NA values not being excluded in `cor`

r na
Charlie picture Charlie · Jul 14, 2015 · Viewed 36.3k times · Source

To simplify, I have a data set which is as follows:

b <- 1:6
# > b
# [1] 1 2 3 4 5 6
jnk <- c(2, 4, 5, NA, 7, 9)
# > jnk
# [1]  2  4  5 NA  7  9

When I try:

cor(b, jnk, na.rm=TRUE)

I get:

> cor(b, jnk, na.rm=T)
  Error in cor(b, jnk, na.rm = T) : unused argument (na.rm = T)

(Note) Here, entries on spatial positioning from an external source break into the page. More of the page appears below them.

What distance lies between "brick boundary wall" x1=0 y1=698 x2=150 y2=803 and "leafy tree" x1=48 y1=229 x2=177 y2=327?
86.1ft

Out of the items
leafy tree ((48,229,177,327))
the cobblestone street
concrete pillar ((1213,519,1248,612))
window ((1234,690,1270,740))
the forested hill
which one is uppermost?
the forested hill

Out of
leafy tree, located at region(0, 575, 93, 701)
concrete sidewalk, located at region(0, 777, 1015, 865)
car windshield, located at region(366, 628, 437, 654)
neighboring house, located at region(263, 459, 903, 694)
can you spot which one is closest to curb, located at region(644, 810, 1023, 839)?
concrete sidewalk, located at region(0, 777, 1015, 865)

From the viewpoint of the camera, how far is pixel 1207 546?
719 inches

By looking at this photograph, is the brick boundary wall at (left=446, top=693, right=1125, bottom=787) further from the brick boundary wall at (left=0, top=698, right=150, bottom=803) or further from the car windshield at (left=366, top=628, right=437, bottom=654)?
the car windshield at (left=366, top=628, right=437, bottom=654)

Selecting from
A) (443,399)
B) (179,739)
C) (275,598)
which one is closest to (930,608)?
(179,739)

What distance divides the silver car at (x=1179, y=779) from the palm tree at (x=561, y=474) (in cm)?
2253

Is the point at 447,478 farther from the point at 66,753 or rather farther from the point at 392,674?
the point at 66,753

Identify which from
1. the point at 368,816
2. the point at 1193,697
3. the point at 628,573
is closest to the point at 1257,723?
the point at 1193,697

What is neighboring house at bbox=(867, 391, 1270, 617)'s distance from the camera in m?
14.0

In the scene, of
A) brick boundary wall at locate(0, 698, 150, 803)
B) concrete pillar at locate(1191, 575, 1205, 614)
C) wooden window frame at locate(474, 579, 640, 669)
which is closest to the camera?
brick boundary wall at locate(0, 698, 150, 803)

I've also tried na.action = na.exclude, etc. None seem to work. It'd be really helpful to know what the issue is and how I can fix it. Thanks.

Answer

Spacedman picture Spacedman · Jul 14, 2015

TL; DR: Use instead:

cor(b, jnk, use="complete.obs")

Read ?cor:

cor(x, y = NULL, use = "everything",
     method = c("pearson", "kendall", "spearman"))

It doesn't have na.rm, it has use.

an optional character string giving a method for computing covariances in the presence of missing values. This must be (an abbreviation of) one of the strings "everything", "all.obs", "complete.obs", "na.or.complete", or "pairwise.complete.obs".

Pick one. Details of what each does is in the Details section of ?cor.